§ **ASSIGNED TASK 1**: Please decide whether each statement agrees with the text on the drawing series, answering yes or no and quoting the words from the text that settle it: (a) the drawings based on The Turin Horse were begun around May 19, 2020; (b) the Wherever I Travel drawings each measure about 51 inches square; (c) the series inspired by Haida Gwaii is mostly in full color.
§ **ASSIGNED TASK 2**: Continue the text on the drawing series from its last sentence.

§ **TEXT SEGMENT**:
════════

Wherever I Travel is an ongoing series of drawings that grew out of my Ridgeline work. Combining graphite, sumi ink and, in some instances, oil and crayon, they have become an exercise in restraint and freedom simultaneously. Using the same motif – the horse in a gallop – and approximately 15-inches square, I have incorporated several original drawings in the fabrication of light boxes.

Why a horse? I see the series as a sublimation of dreams of travel  and journeys and the exploration of new territory.

A new series of large drawings  - mostly monochromatic - inspired by my August 2023 visit to Haida Gwaii, British Columbia.  All are on Arches Huile (oil) paper; approx 51 x 44 inches unless otherwise noted. Started in late 2023 and ongoing. 

2020 –
Drawings inspired by the film, The Turin Horse

The drawings (51 x 46 or 46 x 51 inches, and the smaller 15 x 23 inches) were started around May 19, 2020. Partly based on stills from Bela Tarr's film, The Turin Horse, they are all charcoal, graphite, ink and/or oil on Arches oil paper.

I have several indelibly imprinted images and experiences in my life that opened up my soul and that I hold onto for courage, sustenance and hopefulness. Not because they are hopeful messages per se but because of the  resounding resonance, for me, of the feeling that in the midst of life there is such quiet resignation and acceptance of one's fate. The Hungarian director offers such a haunting and mesmerizing visual poem that I felt compelled to turn to some of the imagery from the film. The haunting and mesmerizing experience of the long takes and the repetitive soundtrack combined with the minimal yet crushing narrative, resonated with me a long time ago and the events over the course of the past few months (2020) made me want to revisit the film.”

════════

§ **RAW DATA**:

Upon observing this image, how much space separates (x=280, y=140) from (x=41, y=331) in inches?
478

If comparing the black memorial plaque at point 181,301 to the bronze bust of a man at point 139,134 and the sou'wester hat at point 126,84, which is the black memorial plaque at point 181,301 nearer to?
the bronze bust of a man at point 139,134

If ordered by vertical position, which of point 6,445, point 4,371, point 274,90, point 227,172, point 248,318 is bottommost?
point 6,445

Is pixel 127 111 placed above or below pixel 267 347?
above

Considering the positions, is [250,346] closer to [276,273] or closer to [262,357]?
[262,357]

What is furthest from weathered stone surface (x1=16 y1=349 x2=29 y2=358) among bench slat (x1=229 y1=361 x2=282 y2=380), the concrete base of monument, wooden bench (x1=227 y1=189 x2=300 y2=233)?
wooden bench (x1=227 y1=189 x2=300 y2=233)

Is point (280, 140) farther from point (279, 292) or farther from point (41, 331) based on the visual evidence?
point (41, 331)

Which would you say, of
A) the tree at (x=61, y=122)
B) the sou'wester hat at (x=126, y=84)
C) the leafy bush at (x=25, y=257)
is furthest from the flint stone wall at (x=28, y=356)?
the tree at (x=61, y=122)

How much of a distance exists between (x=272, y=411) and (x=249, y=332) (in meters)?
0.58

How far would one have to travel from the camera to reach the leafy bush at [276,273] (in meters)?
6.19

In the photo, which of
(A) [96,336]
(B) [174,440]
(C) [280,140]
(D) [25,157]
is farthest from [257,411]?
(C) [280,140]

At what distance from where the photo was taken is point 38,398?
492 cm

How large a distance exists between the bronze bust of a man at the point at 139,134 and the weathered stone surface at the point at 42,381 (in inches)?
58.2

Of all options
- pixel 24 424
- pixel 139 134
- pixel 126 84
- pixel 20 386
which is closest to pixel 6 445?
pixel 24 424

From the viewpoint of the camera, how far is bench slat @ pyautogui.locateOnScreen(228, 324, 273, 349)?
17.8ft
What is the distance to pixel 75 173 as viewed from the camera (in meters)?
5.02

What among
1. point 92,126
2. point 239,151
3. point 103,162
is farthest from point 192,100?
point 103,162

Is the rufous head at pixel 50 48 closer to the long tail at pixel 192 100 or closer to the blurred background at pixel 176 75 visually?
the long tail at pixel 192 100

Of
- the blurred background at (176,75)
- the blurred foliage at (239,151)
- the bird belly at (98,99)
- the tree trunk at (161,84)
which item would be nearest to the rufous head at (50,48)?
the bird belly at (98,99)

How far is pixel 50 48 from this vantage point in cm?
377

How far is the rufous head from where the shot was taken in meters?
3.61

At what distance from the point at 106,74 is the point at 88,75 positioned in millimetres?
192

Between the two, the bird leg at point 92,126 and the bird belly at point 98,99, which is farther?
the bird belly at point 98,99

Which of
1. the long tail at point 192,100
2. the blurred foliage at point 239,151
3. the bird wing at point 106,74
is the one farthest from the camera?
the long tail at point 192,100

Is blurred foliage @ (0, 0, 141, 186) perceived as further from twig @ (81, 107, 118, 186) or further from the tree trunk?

════════

§ **TASK ANSWER 1**:
(a) Yes: "were started around May 19, 2020."
(b) No: "approximately 15-inches square."
(c) No: "mostly monochromatic."

§ **TASK ANSWER 2**:
Surfacing Series is comprised of much smaller works (7 x 5 in) on either wooden panels or acrylic rice paper. In some instances, "intentional gatherings" of works have been grouped together to form one larger work, as in the case of  Surfacing,  which is one large panel, 28 x 70 inches, comprised of 56 wooden pieces, each 7 x 5 inches. Mediums vary from a combination of charcoal, sumi ink and/or oil in layered, monochromatic tones of black, white and blue-grey.

Drawings on acrylic rice paper in the same series are all individually framed and presented as unique pieces. The intimacy of the scale (7 x 5 in) contrasts with the physicality of the layering involved in working up many of the surfaces here and the artist became aware of the emotional release. She states, “I felt more and more compelled to keep doing these little works, not knowing where they were taking me, or what they meant, but finding consolation and balm in the process. I realized much later that they were a direct reaction to the corresponding events over the course of the summer; I had lost my desire for exuberant color and went out and stocked up on charcoal and sumi ink.” While most of the work in the Surfacing series are miniature abstractions and patterns – sometimes combined with strands of thread, here and there one might find trees, forests, flowers, birds, and mountains as well as hand-scribed entries from the artist’s journal or a quotation from a revered individual.

Smolen explains, “The emotional impetus for the series was, initially, the feeling of going under, feeling radically hopeless and despondent, not just because of professional disappointments due to the pandemic lockdown, but also, because of the traumas and cruelty which seemed to escalate and pervade our news cycle in a torturous, repetitive manner. The work ended up becoming a lifeline of sorts; something to hold onto and pull myself through the storm.”